Thank you, Counsel General, and I'll certainly write to you on that.
Since the last round of Counsel General's questions, we have received the verdict of the Supreme Court that the Scottish Parliament does not have the power to legislate for a referendum. Does the Counsel General concur with the remarks made by the First Minister in the summer, that there is an unambiguous moral and political case for allowing Scotland to hold an independence referendum? And do you also agree that every nation has a right to self-determination, if that is the democratic wish of the people? Finally, what is the Counsel General's assessment of the impact of sections 60 and 64 of the Government of Wales Act 2006 on the ability of Welsh Government to hold an independence referendum?
Well, thank you again for a number of important questions that are there. Can I just say, firstly, in terms of the general principle of self-determination? I think that's one that the First Minister and I and others have made clear in the past, that nations do have the right to self-determination. Our position in terms of referenda and what would happen with a Government that had a majority for a referendum is set out in 'Reforming our Union', and I think it was referred to very specifically in First Minister's questions the previous week. So, that position remains the Welsh Government's position, and is absolutely clear.
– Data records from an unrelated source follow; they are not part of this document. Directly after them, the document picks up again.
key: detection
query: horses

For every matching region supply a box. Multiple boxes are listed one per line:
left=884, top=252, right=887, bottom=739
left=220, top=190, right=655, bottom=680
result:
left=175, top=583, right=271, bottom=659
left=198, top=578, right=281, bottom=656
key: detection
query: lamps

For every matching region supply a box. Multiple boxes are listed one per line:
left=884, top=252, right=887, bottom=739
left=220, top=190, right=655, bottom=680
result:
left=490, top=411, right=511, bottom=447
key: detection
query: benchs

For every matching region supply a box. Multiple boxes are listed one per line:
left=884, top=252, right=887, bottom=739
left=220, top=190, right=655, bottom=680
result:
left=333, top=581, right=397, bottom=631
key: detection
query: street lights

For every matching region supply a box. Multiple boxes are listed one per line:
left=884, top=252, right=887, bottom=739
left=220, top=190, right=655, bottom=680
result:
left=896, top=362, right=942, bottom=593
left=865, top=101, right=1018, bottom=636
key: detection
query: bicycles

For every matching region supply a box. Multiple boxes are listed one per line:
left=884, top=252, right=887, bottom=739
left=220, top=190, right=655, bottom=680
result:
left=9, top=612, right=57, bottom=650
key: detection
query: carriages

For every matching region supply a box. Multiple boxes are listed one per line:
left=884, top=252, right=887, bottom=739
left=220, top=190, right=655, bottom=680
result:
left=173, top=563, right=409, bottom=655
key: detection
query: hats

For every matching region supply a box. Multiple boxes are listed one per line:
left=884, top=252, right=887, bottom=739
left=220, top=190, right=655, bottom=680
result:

In a recent series of lectures—one by Professor Ciaran Martin that I attended, of course—there was the significant constitutional issue raised in terms of what the routes should be for a country, for a Government that has a mandate, and that is, undoubtedly, part of the ongoing constitutional debate. In terms of the Supreme Court judgment, I do have, I think, two questions that are about to come that are specifically on that, so, if you don't mind, I'll refer to that specifically when those questions actually arise.
But in terms of the point that Professor Emyr Lewis has raised, I've noted his comments with interest. He is, of course, correct to point out the differences that do exist between the Scottish settlement and the Welsh Ministers' executive powers. I would also say that there are, of course, significant differences between the powers of the Lord Advocate—my counterpart in Scotland—and their powers to be able to refer on constitutional matters, a power that is not a power that I specifically have in the Government of Wales Act. He also points out, of course, that these matters are incredibly complicated.
My own very preliminary view on it—and, of course, we're still giving thought to some of these issues as they arise—is I think it's unlikely, in respect of section 60, section 62 and section 64, that they would actually legitimise the holding of a poll that asked specifically the sort of question that the Scottish Government put in their Bill, which clearly does relate to a reserved matter in terms of the constitution of the United Kingdom. The Supreme Court was very clear on that particular point. Any poll that we would have, I think, would need to relate to intra vires powers—powers the Welsh Government or the Senedd actually have. And, of course, in many ways, we've exercised those powers by the establishment of the independent commission, which looks broadly at the well-being of Wales within a constitutional context.